– From the perspective of some of the best Advocates for Service Matters in Chandigarh
The ad hoc employees basically stand at the lowest grade as against a permanent, quasi-permanent and temporary employee. It has been held that an ad hoc employee does not get the right to hold the post or to continue in employment endlessly in comparison to a regular employee. The ad hoc employees are said to form a different class.[1]
The Punjab and Haryana High Court in Faculty Association P.G.I. v Union of India,[2] has held that the ad hoc appointees have no right to claim regularisation of their services. However, they are entitled to be considered along with other eligible candidates.
Again, the Andhra Pradesh High Court in V.J. Balready v Andhra Bank,[3] ruled that when an ad hoc appointment was made for a particular time and not in accordance with the recommended rules, being merely a stop-gap arrangement, the appointees had no right to call continuance in service after the expiry of the period of appointment.
Being a stop-gap agreement, an ad hoc appointment does not automatically give any vested right to the appointee to claim continuity in service till it is regularised.[4] It is only transitory in nature pending the allocation of employees selected according to the laid rules and regulations.[5]
RIGHTS OF AN AD HOC APPOINTEE
The rights of an ad hoc appointee may be stated as under:[6]
NO RIGHT TO THE POST:
An ad hoc appointee or promotee has no right to the post. In Director, Institute of Management Development V. Pushpa Srivstava,[7] it was held that where the appointment is purely on ad hoc basis and is contractual and any discharge of time the appointment comes to an end, the person holding such post can have no right to continue in the post.
An ad hoc appointment does not by itself create any right for regular appointment in such a post. But it is equally true that even though an ad hoc appointee has no right to hold that post to which he is so appointed, he can nevertheless be reverted to his lower nominal post only for valid reasons such as his unsuitability to hold the post, the availability of the person holding a lien on the post, selection of a regular incumbent or other exigencies of public service. An ad hoc appointment, though by its nature a risky tenure nevertheless carries a limited right to that extent and if such an appointee is returned illegally and arbitrarily, he would be entitled to challenge it and seek enforcement of his right.[8]
LIABLE TO BE DISCHARGED:
They are liable to be discharged or reverted to make room for a regular appointee or promotee, pending which the ad hoc arrangement was resorted to.
DISCHARGE WOULD NOT ATTRACT ARTICLE 311(2) OF CONSTITUTION:
The discharge and reversal of an ad hoc appointee even after an employee has continued for any length of time would not amount to a dismissal or reduction in rank so as to attract Article 311(2) of the Constitution of India, unless it is shown that it was:
- intended to be a measure of punishment,
- to cast any stigma,
- was otherwise malafide; or
- it inflicts upon the delinquent civil consequences of a penal nature.

- TASK OBJECTIVE -
According to the note on ad hoc employees, why can an ad hoc appointee challenge a reversion that is illegal and arbitrary, even though he has no right to the post? Answer in one to three sentences.

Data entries
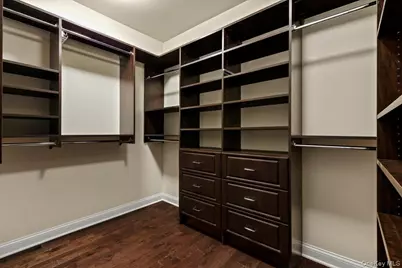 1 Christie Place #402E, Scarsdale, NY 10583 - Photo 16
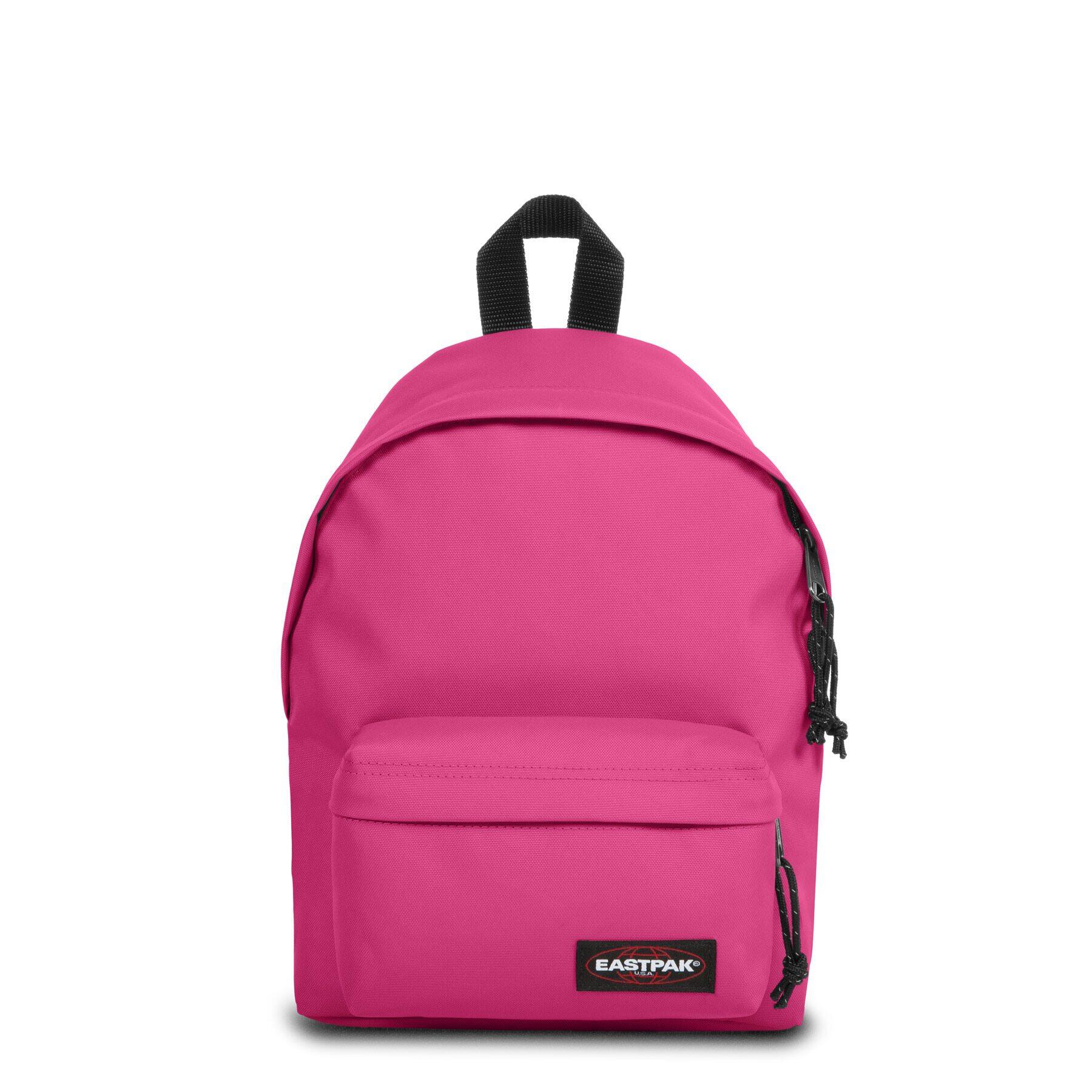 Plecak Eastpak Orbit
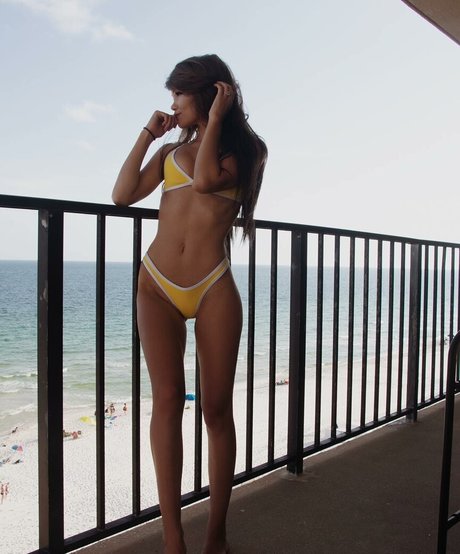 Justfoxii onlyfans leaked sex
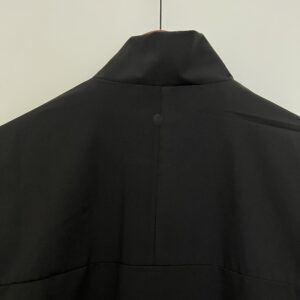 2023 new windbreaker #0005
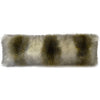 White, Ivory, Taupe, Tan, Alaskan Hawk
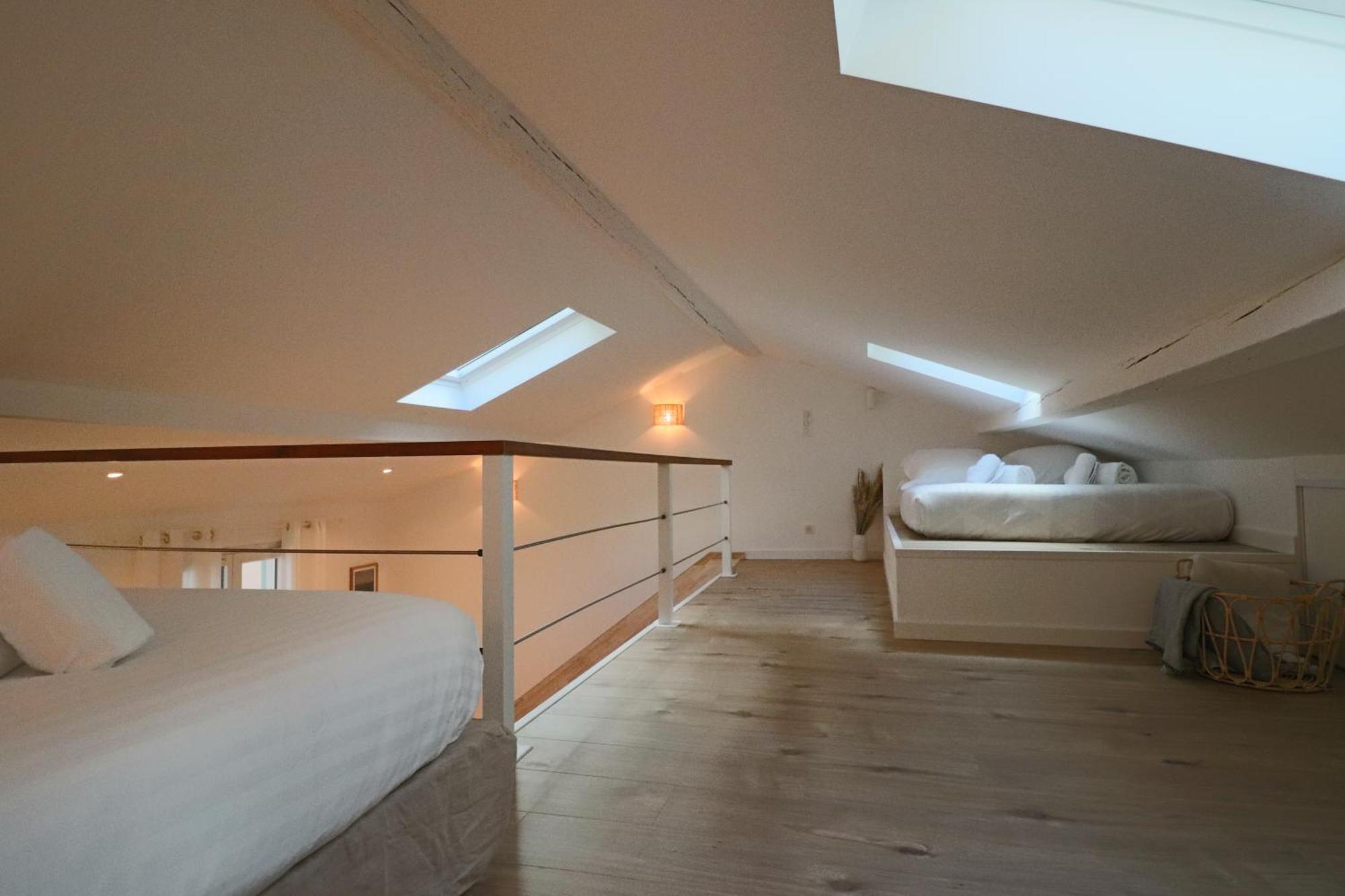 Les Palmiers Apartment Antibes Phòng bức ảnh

- ANSWER -
An ad hoc appointment, though a risky tenure by nature, still carries a limited right: the appointee can be reverted to his lower nominal post only for valid reasons. These reasons include his unsuitability to hold the post, the availability of a person holding a lien on it, selection of a regular incumbent, or other exigencies of public service. If he is reverted illegally and arbitrarily, he is entitled to challenge it and seek enforcement of that right.